This system was deployed and actively used by Mira Mahila Nagari Pathsanstha for over 6 months, supporting daily loan operations, staff management, and financial tracking.

During the development of this project, one of the major challenges was working with a limited backend stack, as my experience at that time was primarily with Flutter, React, and Firebase, without exposure to relational databases like PostgreSQL. As the system started handling real-world usage, Firebase costs began increasing significantly due to high read and write operations. Additionally, managing and structuring large volumes of loan and transaction data efficiently, while maintaining performance for real-time dashboards and analytics, became a key challenge. Designing a scalable architecture within Firebase’s constraints required careful planning and optimization.

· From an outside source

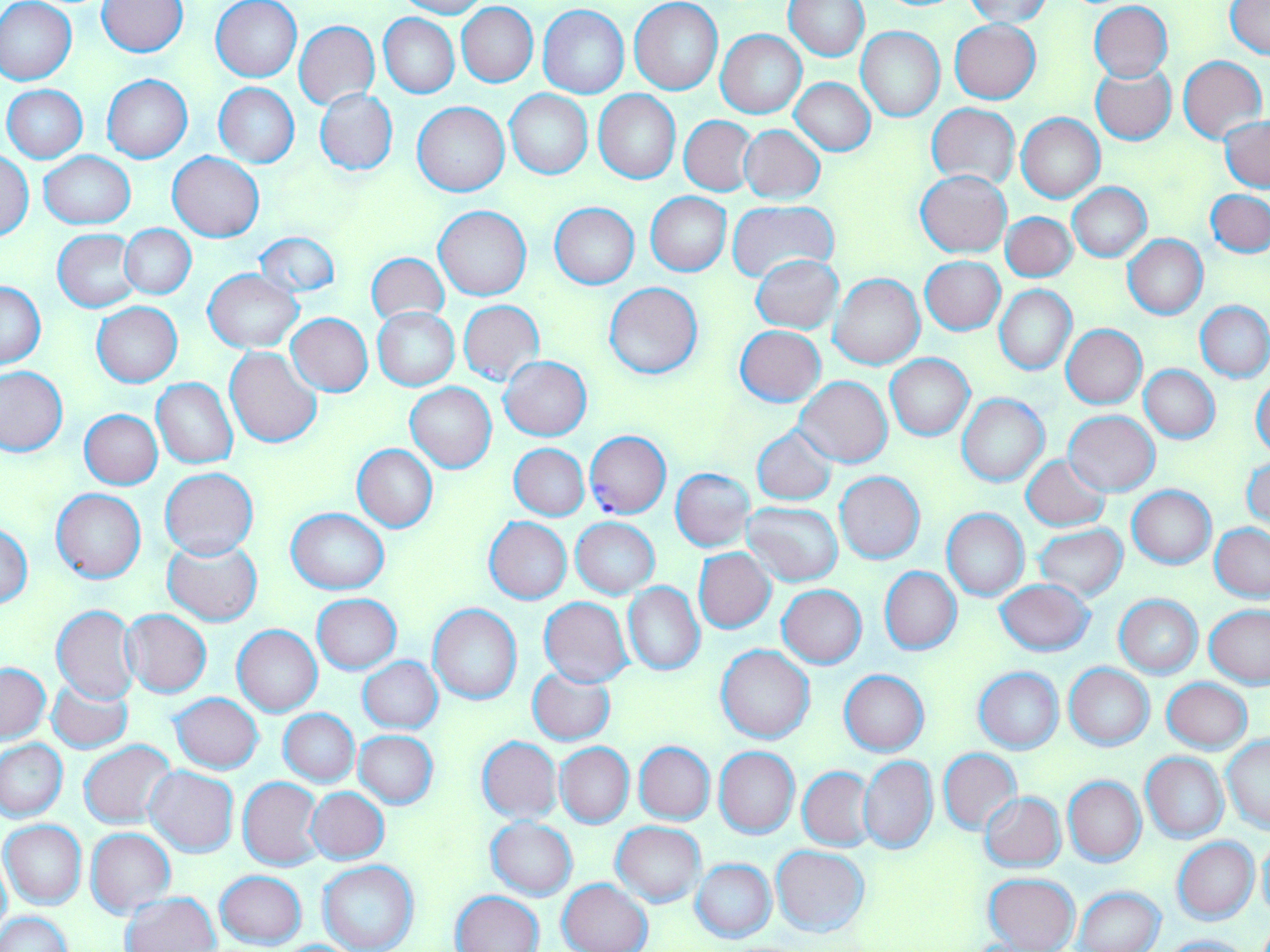 Approximate bounding boxes as (x1,y1)-(x2,y2) corner pairs in pixels. Uninfected red blood cell locations: (0,0)-(78,85), (394,0)-(487,18), (98,1)-(188,56), (212,1)-(302,81), (630,1)-(722,94), (785,1)-(869,60), (963,1)-(1055,26), (1088,2)-(1173,82), (1226,2)-(1270,60), (456,3)-(538,86), (538,6)-(630,98), (379,13)-(459,98), (949,20)-(1040,103), (294,21)-(379,108), (856,27)-(944,122), (716,29)-(807,119), (1177,55)-(1267,144), (1090,64)-(1176,145), (102,75)-(192,163), (791,78)-(875,156), (215,83)-(298,167), (3,85)-(87,162), (314,88)-(398,176), (505,89)-(593,179), (594,90)-(681,184), (413,102)-(509,196), (928,103)-(1018,190), (1017,114)-(1104,202), (679,116)-(757,195), (1221,117)-(1269,191), (739,124)-(825,203), (1,151)-(34,240), (39,151)-(135,228), (168,152)-(264,241), (917,170)-(1010,256), (1069,183)-(1151,260), (1206,188)-(1269,258), (645,192)-(731,276), (729,202)-(839,283), (549,203)-(639,289), (434,206)-(531,300), (1001,213)-(1077,281), (120,224)-(196,299), (53,230)-(141,311), (254,232)-(340,297), (1122,235)-(1208,319), (366,252)-(449,324), (752,254)-(843,333), (920,256)-(1005,335), (203,269)-(304,353), (831,274)-(924,370), (0,280)-(45,368), (604,282)-(703,380), (994,285)-(1077,375), (457,301)-(545,386), (1195,301)-(1270,383), (92,303)-(181,386), (374,308)-(459,389), (286,313)-(373,396), (1062,324)-(1147,408), (735,325)-(826,406), (225,346)-(322,448), (886,354)-(974,440), (500,356)-(591,441), (0,365)-(68,455), (1141,366)-(1220,443), (794,376)-(892,468), (1251,376)-(1270,458), (152,378)-(237,468), (405,383)-(496,473), (958,394)-(1049,487), (79,409)-(162,489), (1064,411)-(1159,497), (751,426)-(838,505), (509,443)-(589,520), (352,444)-(437,532), (1021,454)-(1111,531), (1243,455)-(1269,534), (161,468)-(258,559), (671,468)-(754,550), (835,471)-(925,564), (1128,486)-(1215,569), (52,489)-(145,584), (741,500)-(843,586), (286,508)-(390,594), (941,509)-(1029,601), (484,517)-(572,603), (571,517)-(659,598), (0,522)-(34,607), (1210,523)-(1270,601), (1034,524)-(1127,601), (164,539)-(262,626), (694,549)-(776,633), (880,566)-(961,655), (995,578)-(1094,657), (623,582)-(704,676), (777,585)-(867,669), (312,593)-(401,673), (1115,594)-(1202,678), (539,597)-(633,687), (429,604)-(521,704), (1205,604)-(1270,688), (52,605)-(139,703), (120,610)-(212,697), (232,625)-(322,717), (716,644)-(815,744), (358,657)-(443,733), (1,664)-(49,744), (1064,664)-(1154,750), (528,666)-(616,745), (974,668)-(1063,753), (840,670)-(929,757), (46,678)-(133,754), (1162,678)-(1252,753), (170,693)-(264,774), (280,709)-(358,787), (354,731)-(439,809), (478,736)-(561,823), (1221,736)-(1270,832), (1,739)-(67,821), (79,740)-(177,829), (635,742)-(715,824), (556,743)-(634,827), (715,747)-(799,839), (938,749)-(1022,834), (1141,752)-(1228,843), (859,756)-(937,854), (144,766)-(238,857), (798,767)-(875,851), (239,777)-(323,870), (1063,777)-(1145,866), (305,787)-(389,864), (979,791)-(1065,871), (486,816)-(577,899), (2,820)-(86,910), (612,822)-(706,907), (85,829)-(175,917), (1173,837)-(1259,924), (1256,838)-(1270,922), (566,846)-(695,943), (771,846)-(870,937), (0,854)-(11,943), (691,859)-(776,942), (318,860)-(419,952), (214,870)-(306,949), (983,873)-(1080,952), (559,878)-(652,952), (1074,886)-(1165,952), (453,891)-(544,952), (121,892)-(221,952), (1,912)-(73,952), (1162,934)-(1252,952). Plasmodium falciparum-infected red blood cell locations: (584,431)-(670,519). Slide-level diagnosis: Plasmodium falciparum. Thin blood film. Image is 1270×952 pixels. May-Grünwald-Giemsa-stained preparation. Light microscopy. One field of a larger specimen. Captured at 1000x magnification.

To address these challenges, I restructured the entire database architecture to reduce unnecessary reads and writes, focusing on cost-efficient design. I implemented optimized data indexing and filtering strategies within Firebase, along with caching mechanisms to prevent repeated data fetching. Pagination and selective querying were introduced to handle large datasets more efficiently. I also redesigned the data flow and collection structure to ensure better scalability and performance, allowing the system to operate smoothly even with increasing usage.
As a result of these optimizations, Firebase operational costs were reduced by approximately 80–90%, making the system significantly more cost-efficient. The application’s performance improved noticeably, with faster load times and smoother data handling. The platform successfully supported real-world operations for over 6 months, handling financial transactions, loan tracking, and user activities reliably. This project demonstrated the ability to identify scalability issues and implement practical, production-level solutions under real constraints.